» Tarefas a fazer:
a) Copie um pedaço do texto sobre os coletivos do Recife: comece nas palavras "A falta de material" e pare depois de "e por conquistar.".
b) Segundo o texto sobre os coletivos do Recife, há quantos anos existe o Coletivo Força Tururu?
c) Quais obstáculos o texto sobre os coletivos do Recife diz que não conseguiram sufocar a ida dos coletivos às ruas? Liste todos.

» Trecho da página:
════════════════

Encontro de integrantes do coletivo Força Tururu. Crédito: Divulgação

A falta de material de campanha, o discurso violento de Bolsonaro e o clima de tensão no ar. Nada disso foi capaz de sufocar a iniciativa de coletivos populares do Recife e Região Metropolitana de ir pras ruas de suas comunidades disputar o voto em Lula na reta final do segundo turno. Isso não significa que os coletivos não tinham ou tenham receito de ser hostilizados por bolsonaristas, mas colocaram em primeiro lugar a urgência do combate à fome, a defesa da democracia e o resgate e ampliação de direitos perdidos e por conquistar.

Alguns desses coletivos se manifestaram abertamente por uma candidatura nas redes e nas ruas pela primeira vez na sua história. Foi o caso do Coletivo Força Tururu, de Paulista, com 14 anos de existência. O engajamento pró-Lula veio ainda no primeiro turno. “Decidimos entrar de cabeça na campanha um mês e meio antes do primeiro turno. Primeiro, formamos um grupo para dialogar com pessoas que pensam igual a gente, ou seja, votam em Lula e, posteriormente, montamos estratégias para trabalhar com pessoas que pensam diferente da gente, indecisos ou até mesmo quem vota em Bolsonaro`, explica André Fidélis, do coletivo.

════════════════

Dados registrados

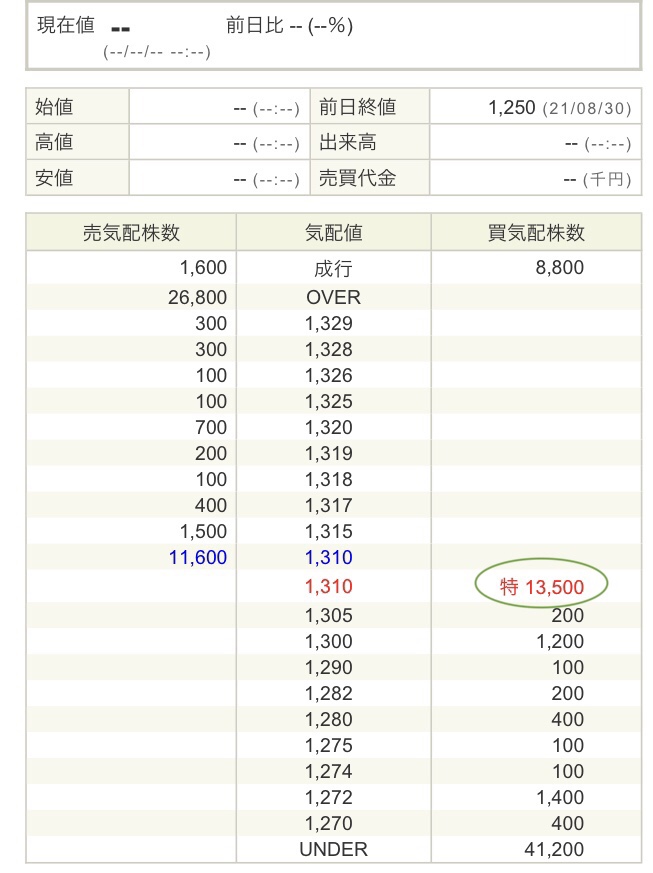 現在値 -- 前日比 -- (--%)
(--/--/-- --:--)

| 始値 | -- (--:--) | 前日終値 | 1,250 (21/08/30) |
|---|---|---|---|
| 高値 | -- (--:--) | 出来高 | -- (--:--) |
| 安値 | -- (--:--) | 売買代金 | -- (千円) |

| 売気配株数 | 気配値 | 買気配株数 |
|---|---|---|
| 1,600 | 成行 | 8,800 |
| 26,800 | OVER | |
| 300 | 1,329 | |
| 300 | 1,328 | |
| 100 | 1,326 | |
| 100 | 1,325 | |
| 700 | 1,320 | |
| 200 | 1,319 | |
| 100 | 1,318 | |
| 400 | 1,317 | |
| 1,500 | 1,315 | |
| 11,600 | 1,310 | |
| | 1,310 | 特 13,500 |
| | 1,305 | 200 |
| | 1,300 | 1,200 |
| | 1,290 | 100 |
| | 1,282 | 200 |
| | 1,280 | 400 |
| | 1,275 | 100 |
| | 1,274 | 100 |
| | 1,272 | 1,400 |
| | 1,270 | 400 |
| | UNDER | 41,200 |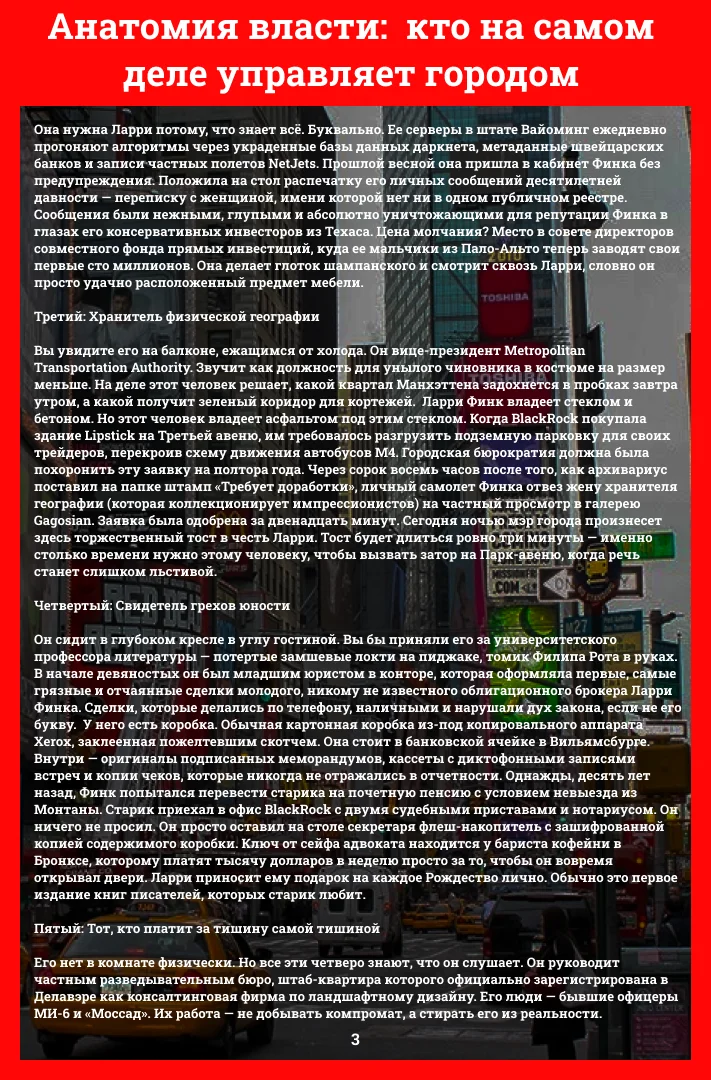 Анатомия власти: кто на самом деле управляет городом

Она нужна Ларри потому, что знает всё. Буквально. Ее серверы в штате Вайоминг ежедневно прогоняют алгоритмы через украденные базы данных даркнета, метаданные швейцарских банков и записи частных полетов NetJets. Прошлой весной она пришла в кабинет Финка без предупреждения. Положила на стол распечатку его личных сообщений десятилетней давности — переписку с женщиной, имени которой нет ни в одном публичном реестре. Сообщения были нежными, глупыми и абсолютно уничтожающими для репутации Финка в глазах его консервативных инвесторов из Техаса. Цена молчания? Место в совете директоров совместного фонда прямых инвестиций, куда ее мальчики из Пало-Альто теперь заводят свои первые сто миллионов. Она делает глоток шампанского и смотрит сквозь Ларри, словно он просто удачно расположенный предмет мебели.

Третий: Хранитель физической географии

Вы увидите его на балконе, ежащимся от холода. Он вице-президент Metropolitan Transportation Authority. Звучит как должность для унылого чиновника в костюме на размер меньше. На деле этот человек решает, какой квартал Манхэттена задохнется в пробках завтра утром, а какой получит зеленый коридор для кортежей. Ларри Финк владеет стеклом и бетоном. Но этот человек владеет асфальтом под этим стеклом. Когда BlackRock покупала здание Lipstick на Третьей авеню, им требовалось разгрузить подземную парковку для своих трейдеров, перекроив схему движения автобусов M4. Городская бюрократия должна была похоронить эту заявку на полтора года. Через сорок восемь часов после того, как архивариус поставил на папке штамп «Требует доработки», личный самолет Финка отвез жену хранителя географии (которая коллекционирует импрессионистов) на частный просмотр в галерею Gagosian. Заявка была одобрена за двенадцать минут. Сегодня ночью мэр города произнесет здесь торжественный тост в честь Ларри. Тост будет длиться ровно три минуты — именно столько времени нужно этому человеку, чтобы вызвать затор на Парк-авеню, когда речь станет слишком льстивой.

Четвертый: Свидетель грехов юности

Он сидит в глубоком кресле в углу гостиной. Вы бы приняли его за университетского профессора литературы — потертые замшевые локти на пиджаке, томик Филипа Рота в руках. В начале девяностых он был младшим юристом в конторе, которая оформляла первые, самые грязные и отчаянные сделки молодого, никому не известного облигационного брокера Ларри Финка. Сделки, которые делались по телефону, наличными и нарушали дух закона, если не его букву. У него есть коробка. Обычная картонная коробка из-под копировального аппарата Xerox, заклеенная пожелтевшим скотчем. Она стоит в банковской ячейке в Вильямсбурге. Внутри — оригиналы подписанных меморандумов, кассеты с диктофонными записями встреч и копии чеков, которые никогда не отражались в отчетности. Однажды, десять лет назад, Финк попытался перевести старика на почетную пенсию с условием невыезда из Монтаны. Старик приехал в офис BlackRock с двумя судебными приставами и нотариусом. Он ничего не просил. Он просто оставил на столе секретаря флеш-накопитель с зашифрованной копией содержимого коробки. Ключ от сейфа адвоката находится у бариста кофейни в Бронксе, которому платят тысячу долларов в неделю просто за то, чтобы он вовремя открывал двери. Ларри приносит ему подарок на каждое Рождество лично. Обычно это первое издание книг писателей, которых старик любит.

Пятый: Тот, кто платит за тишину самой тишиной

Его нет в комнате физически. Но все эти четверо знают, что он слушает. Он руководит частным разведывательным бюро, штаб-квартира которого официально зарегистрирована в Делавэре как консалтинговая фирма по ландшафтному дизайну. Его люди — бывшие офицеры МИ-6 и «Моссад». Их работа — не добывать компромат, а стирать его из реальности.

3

════════════════

» Respostas:
a)
A falta de material de campanha, o discurso violento de Bolsonaro e o clima de tensão no ar. Nada disso foi capaz de sufocar a iniciativa de coletivos populares do Recife e Região Metropolitana de ir pras ruas de suas comunidades disputar o voto em Lula na reta final do segundo turno. Isso não significa que os coletivos não tinham ou tenham receito de ser hostilizados por bolsonaristas, mas colocaram em primeiro lugar a urgência do combate à fome, a defesa da democracia e o resgate e ampliação de direitos perdidos e por conquistar.

b) 14 anos.

c)
- A falta de material de campanha
- O discurso violento de Bolsonaro
- O clima de tensão no ar